Define alerting thresholds for routing health metrics and treat routing degradation as an infrastructure alert, not a background concern.

Reasonable starting thresholds (adjust based on your baseline):

- **Fallback rate > 20%:** routing is not covering the incoming query distribution
- **Mean score < 0.40:** routing confidence is generally low — anchor quality or distribution shift
- **Mean gap < 0.08:** too many ambiguous routing decisions — route boundaries may be collapsing
- **Any single route > 60% of traffic:** unexpected concentration — possible query distribution shift or anchor dominance

> **Key Insight:** The most important thing routing monitoring tells you is when to recalibrate. Routing systems built on good embeddings and well-designed anchors tend to stay accurate for a long time, but they do drift as query patterns change. Monitoring gives you the signal to know when recalibration is needed before users notice degradation.
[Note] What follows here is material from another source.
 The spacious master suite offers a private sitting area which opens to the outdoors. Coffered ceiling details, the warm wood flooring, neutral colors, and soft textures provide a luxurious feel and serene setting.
### A/B Testing Routing Changes

When updating routing configurations — new anchors, changed thresholds, new routes — validate changes with controlled A/B testing before full deployment. Route a fraction of traffic through the new configuration, compare routing accuracy and downstream quality metrics, and promote if the new configuration improves on both.

The challenge with A/B testing routing changes is that routing affects all downstream metrics. A routing change that improves routing accuracy but routes queries to a slightly weaker handler can appear to worsen user experience metrics even when routing quality has improved. Design A/B tests to measure routing decisions independently of handler quality where possible.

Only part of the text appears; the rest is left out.